黎明時分,王婆婆掩埋好了那些屍體和槍支等物品,心情沉重的回到了村東莊院,長嘆一聲,飛身越過了院牆,走進了自己的廂房內。
明月聽到房門聲響,悠悠醒轉。
「師父。」明月坐起身來。
王婆婆坐到了床邊,輕輕的嘆道:「明月,你師太師父死了,還有吳先生。」
明月聞言大吃一驚:「師父……」
王婆婆當即將夜裡發生的事情敘述了一遍,不無懊悔的說道:「唉,我有預感到吳道明他倆可能有事,可還是去晚了一步,天數使然啊。」
明月此刻已經撲進了王婆婆的懷裡失聲啜泣起來。
王婆婆摩挲著她的肩膀,目光不經意的落在了郭公葬尺上……
「咦,葬尺怎麼完全變色了?」王婆婆驚詫道。
明月止住了抽泣,拿起郭公葬尺,果然那尺子已經從上到下通體變成了灰白色,她呆呆的看著,然後迷惑不解的搖了搖頭。

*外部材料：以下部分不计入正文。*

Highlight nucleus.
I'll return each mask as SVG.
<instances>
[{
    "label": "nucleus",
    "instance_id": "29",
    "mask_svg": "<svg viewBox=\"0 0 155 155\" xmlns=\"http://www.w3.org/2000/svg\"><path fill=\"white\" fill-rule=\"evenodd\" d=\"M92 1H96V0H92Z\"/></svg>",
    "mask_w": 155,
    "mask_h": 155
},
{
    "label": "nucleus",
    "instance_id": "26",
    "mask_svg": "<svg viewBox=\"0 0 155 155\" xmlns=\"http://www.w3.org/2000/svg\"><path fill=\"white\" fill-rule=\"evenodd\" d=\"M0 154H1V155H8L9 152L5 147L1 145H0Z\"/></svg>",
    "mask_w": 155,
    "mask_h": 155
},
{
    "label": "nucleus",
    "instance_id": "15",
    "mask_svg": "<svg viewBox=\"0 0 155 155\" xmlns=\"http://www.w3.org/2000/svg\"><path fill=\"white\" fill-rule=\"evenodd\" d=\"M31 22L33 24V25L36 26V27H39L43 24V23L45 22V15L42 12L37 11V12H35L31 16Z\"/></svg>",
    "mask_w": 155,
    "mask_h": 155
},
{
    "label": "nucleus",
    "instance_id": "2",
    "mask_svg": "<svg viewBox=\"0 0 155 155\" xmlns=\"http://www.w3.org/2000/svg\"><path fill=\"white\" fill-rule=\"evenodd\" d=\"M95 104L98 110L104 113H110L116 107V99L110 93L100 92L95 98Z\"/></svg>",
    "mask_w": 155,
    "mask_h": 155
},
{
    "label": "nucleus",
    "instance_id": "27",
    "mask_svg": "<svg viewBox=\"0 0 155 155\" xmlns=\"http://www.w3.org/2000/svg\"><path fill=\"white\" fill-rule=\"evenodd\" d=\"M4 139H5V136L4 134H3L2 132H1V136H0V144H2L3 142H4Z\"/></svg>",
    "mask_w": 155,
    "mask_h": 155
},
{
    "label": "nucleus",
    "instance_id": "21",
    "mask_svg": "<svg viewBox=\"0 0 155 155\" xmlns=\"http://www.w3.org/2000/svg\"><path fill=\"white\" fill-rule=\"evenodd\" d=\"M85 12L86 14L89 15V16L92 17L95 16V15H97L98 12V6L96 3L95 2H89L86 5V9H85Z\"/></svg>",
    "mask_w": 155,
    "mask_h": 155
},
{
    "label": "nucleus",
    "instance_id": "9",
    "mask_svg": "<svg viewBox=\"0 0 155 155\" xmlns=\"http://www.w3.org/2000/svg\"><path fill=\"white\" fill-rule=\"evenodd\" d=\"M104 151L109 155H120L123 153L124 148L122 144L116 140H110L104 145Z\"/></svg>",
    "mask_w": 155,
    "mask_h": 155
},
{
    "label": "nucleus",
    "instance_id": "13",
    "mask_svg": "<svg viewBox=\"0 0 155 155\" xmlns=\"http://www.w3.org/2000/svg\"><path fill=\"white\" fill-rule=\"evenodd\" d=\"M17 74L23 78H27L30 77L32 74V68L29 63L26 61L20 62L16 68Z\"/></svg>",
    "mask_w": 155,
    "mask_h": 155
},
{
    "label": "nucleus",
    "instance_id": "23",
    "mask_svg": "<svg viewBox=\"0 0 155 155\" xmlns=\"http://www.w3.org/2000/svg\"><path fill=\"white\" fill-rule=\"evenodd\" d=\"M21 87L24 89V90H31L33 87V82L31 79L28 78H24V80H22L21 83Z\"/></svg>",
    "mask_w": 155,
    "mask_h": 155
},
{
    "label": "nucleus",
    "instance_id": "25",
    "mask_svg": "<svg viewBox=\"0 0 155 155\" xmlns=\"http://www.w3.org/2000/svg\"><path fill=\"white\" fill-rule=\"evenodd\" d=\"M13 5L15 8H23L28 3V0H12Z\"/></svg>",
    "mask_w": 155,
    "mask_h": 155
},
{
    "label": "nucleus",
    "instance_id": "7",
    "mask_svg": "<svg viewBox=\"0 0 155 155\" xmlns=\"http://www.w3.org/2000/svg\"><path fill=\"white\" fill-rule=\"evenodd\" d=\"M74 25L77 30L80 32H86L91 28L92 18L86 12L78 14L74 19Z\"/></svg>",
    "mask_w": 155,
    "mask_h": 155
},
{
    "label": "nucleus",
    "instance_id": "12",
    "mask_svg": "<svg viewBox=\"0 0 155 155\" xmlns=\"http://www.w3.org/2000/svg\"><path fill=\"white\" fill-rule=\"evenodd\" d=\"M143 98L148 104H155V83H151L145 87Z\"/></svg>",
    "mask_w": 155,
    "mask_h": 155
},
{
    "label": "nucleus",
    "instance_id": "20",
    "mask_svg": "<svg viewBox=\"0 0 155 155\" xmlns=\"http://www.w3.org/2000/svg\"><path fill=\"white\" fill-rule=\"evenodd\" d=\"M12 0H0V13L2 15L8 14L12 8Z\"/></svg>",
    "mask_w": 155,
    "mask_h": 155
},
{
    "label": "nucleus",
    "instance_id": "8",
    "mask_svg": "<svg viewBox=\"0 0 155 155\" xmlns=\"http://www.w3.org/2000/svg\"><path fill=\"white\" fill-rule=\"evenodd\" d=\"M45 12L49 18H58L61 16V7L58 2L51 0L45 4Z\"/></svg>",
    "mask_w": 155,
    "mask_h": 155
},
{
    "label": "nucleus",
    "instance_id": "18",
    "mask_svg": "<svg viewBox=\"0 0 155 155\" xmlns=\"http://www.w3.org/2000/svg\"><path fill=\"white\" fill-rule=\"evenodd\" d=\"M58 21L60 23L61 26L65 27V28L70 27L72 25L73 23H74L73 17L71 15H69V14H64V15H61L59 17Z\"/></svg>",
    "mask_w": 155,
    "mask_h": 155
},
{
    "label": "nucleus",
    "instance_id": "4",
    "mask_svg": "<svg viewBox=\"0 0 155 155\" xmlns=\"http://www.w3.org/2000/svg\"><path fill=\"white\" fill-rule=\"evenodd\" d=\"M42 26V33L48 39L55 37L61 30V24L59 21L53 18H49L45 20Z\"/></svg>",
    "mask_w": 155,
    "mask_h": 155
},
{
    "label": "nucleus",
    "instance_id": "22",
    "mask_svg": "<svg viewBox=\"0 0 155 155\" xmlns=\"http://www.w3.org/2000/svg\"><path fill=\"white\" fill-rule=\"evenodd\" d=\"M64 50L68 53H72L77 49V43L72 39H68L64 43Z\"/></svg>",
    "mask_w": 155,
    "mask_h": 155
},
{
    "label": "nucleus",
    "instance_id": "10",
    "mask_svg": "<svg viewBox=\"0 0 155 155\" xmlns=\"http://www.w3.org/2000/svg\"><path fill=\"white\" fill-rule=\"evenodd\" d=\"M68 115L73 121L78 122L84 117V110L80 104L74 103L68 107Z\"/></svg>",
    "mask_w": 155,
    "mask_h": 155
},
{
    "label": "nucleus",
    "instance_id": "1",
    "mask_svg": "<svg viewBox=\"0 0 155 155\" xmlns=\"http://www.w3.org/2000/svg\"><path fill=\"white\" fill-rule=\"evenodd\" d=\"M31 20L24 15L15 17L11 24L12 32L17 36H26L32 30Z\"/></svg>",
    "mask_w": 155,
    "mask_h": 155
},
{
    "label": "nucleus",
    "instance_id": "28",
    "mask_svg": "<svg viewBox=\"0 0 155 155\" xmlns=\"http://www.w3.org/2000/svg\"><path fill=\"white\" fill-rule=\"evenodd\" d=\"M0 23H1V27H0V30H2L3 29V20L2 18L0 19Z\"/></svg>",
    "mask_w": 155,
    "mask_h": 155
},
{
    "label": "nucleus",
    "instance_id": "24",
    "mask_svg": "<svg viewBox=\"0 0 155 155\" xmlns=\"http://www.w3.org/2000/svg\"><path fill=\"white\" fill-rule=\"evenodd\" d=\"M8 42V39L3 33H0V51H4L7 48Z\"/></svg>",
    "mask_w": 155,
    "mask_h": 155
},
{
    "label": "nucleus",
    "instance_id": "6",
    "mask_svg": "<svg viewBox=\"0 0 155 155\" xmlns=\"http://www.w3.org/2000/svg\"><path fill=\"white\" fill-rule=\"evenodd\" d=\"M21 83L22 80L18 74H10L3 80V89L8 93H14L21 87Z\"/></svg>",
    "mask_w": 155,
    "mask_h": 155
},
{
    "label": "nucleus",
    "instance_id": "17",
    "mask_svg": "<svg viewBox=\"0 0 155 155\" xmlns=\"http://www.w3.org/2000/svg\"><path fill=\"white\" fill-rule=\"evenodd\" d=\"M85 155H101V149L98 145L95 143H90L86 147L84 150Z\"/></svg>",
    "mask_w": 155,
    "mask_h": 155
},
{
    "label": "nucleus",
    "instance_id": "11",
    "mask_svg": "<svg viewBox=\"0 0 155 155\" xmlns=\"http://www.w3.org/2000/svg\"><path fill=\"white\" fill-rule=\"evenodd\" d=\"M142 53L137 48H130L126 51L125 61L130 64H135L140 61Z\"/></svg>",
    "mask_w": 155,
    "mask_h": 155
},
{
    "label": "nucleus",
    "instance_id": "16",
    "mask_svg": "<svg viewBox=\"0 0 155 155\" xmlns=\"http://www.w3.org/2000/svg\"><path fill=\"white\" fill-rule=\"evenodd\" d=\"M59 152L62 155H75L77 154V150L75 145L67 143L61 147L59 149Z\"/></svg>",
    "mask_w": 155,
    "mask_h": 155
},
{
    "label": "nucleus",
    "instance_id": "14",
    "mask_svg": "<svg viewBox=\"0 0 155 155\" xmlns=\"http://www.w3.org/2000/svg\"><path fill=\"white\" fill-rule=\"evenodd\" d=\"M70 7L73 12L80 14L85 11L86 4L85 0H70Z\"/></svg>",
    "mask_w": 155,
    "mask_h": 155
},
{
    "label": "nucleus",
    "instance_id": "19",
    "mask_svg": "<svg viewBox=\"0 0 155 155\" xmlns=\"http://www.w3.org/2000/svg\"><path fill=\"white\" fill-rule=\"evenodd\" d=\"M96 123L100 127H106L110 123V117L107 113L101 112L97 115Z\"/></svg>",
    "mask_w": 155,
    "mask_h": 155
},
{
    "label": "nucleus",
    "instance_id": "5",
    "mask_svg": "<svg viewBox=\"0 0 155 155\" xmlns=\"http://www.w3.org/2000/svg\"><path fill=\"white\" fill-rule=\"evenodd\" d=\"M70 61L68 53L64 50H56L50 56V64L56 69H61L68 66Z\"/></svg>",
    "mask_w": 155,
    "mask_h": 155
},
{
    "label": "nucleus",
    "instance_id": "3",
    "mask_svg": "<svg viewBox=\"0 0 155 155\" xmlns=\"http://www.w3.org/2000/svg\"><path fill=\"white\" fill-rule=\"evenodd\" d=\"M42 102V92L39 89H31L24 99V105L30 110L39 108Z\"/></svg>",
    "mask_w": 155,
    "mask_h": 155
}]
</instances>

王婆婆伸手接過葬尺,心中頓時驚訝不已,郭公葬尺已經完全感覺不到有絲毫的能量了。
「奇怪,也許是在墓穴裡埋藏得太久了,磁場被大地吸收了。」王婆婆自言自語道。
「嘭嘭。」門口傳來了敲門聲。
王婆婆開門,朱醫生走進來說道:「山人的情況不太好。」
「我去看看。」王婆婆說著隨同朱醫生來到了荷香的房間。
荷香同蘭兒一宿未睡,兩人的眼睛俱是紅腫著。
吳楚山人氣弱遊絲,仍舊是昏迷不醒,王婆婆手按其額,觸之冰涼,可見其血脈依然不通。
「我這就去把寒生救出來。」王婆婆面色鄭重的說道。
王婆婆回到自己的房間,明月這時已經起來穿戴整齊了,兩人辭別朱醫生後,出門趕往婺源縣城。
遠處山坡上的大樟樹下,陽公「噓」了一聲,忙和老陰婆及乾老大躲藏在了樹後,偷偷窺視著山下莊院的大門口處。
「是師父!」老陰婆輕聲驚呼道。
「別作聲。」陽公說道,一面目不轉睛的望著王婆婆和明月二人匆匆的走出了院門,沿著那條砂石路出村,然後奔縣城方向而去。
「師父怎麼會出現在朱家?」老陰婆望著遠去的王婆婆和明月的背影小聲說道。
「不知道,嗯,看起來我們要謹慎從事,這個小小的院落裡不知道還潛伏著什麼高手,我看這樣,乾老大先去刺探一番,探探虛實。」陽公沉吟道。
「是,師父,上次我把朱彪的屍首揹回來的,朱醫生應該不會將我拒之門外的,進去了以後再隨機應變。」乾老大滿有把握的說道。
「好,我和師孃在這裡等你的訊息。」陽公吩咐道。
乾老大晃晃悠悠的下了山坡,朝著朱家大門走去。
朱醫生驚訝的望見乾老大走進了大門。
「朱醫生你好啊,怎麼,不認識乾老大了麼?」乾老大呵呵笑道。
「你,你和陽公一道來的?」朱醫生警惕的說道,心想壞了,莫不是陽公追殺吳楚山人來到了南山村?王婆婆已經走了,這便如何是好。
「陽公?我已經很久沒見到我師父了,不是去了香港了麼?」乾老大故作驚訝的反問道。
朱醫生疑惑的望著他,緩緩說道:「你來有什麼事兒?」
「我是路過南山村,順便前來拜訪一下朱醫生和吳楚山人。」乾老大隨意的說著,同時眼睛朝四下裡望去。
朱醫生瞧在眼裡,知其不懷好意,很可能陽公就在外面,定是來追殺山人的,心中想著,額頭上沁出冷汗來。
「朱醫生,你出汗了。」乾老大說道,他畢竟是老江湖了,已經看出來朱醫生內心的不安。
「哦,方才在廚房間忙活著了。」朱醫生支吾道。
這時,蘭兒從廂房裡走出來,一手抱著沈才華,一手抱著皺皮女嬰,準備回自己的房間去,婆婆和明月走了,她來照顧兩個嬰兒。
「那不是陽公和老祖的女兒麼?怎麼在你們這裡呢?」乾老大一眼瞥見,口中說著同時迎上前去攔住了蘭兒。
朱醫生一見心中著急,忙道:「蘭兒,外面冷,快帶孩子進到屋裡去。」
乾老大心想,此刻搶過女嬰易如反掌,但是還未探明這所院子裡是否還有其他人,先不急於一時,於是側身讓開通道,眼瞅著蘭兒走進了房間。